▶ **WORK ITEM**: Please return, word for word, the part of the passage on diagnosing a student that opens with the words "Instead, your confidence" and closes with "with a psychometrist.".

For this assignment, you will need that social history you just completed and all the materials you gathered. Based on that information, you will develop a diagnosis for the student. You will list each of the axes – all five – and include your estimate of GAF number.
This is just an exercise, so spend a few minutes thinking about what it means to give a youngster a label. Remember your pledge to keep information confidential. This is about a real student, but it should not go into your files or the permanent records.
Instead, your confidence should be building with respect to understanding the psycho-educational evaluations you receive, and you can be more knowledgeable as you interpret them for yourself, other teachers and the parents. You may also be able to recognize when they are adequate, pinpoint a child well, or miss some of the details. After all, you gain insights in day-to-day work with your student that are not possible in a half-day session with a psychometrist.
. . . and that leads to the last reminder. Some people are more adept than others at getting to the heart of issues. No matter how sophisticated and gifted a diagnostician, the time spent with a child is little more than a snap-shot of a few moments, and the background that comes with the picture is a tiny piece of the environment. It is impossible to draw satisfactory conclusions from such a snippet of life. Instead, we gain a direction, a chance to get further involved, to care more, to work to get to know the child and the family a little better.
Remember that the family spends years with the child and has an important and valuable set of insights about who the child is, the long-term history, and a lot of love invested.
Remember that the child has insights, feelings, beliefs about self.
Remember that the classroom teachers, over the years, insightful, uninvolved, professional, lacking, or fully committed to the child – have history with the child and can provide clues. There will be things they tried that worked, knowledge of the child’s interactions, thoughts about what was successful and what was disastrous. As you can, remember to go back and mine some of those pieces…… and include the school nurse and secretary in your digging and sorting.

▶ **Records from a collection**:
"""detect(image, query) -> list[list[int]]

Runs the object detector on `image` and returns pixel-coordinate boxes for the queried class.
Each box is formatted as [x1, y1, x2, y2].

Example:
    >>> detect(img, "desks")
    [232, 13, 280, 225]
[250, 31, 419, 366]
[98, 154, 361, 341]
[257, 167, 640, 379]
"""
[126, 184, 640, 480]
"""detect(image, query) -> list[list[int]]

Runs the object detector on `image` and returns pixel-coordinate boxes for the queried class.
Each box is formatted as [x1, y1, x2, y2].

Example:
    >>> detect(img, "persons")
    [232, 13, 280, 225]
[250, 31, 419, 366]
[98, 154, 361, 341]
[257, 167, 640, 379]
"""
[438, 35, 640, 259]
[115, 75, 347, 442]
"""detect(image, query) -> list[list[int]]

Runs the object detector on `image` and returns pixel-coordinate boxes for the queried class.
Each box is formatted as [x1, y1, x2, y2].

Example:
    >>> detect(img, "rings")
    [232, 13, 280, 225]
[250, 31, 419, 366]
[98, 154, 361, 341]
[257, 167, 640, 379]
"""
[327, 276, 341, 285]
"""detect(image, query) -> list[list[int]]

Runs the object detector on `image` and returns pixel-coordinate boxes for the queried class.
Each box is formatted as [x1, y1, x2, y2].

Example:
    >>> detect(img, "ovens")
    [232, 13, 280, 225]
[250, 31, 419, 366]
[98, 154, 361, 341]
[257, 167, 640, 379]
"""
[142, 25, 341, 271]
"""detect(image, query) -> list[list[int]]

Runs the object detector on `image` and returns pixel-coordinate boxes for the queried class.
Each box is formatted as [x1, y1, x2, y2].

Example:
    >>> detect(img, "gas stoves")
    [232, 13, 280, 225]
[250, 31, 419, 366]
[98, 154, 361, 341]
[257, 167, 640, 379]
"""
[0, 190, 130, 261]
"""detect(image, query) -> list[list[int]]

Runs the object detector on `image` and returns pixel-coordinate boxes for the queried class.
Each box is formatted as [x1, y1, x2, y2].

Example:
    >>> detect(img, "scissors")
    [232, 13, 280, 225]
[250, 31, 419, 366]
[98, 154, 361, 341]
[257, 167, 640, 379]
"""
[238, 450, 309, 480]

▶ **WRITTEN SOLUTION**:
Instead, your confidence should be building with respect to understanding the psycho-educational evaluations you receive, and you can be more knowledgeable as you interpret them for yourself, other teachers and the parents. You may also be able to recognize when they are adequate, pinpoint a child well, or miss some of the details. After all, you gain insights in day-to-day work with your student that are not possible in a half-day session with a psychometrist.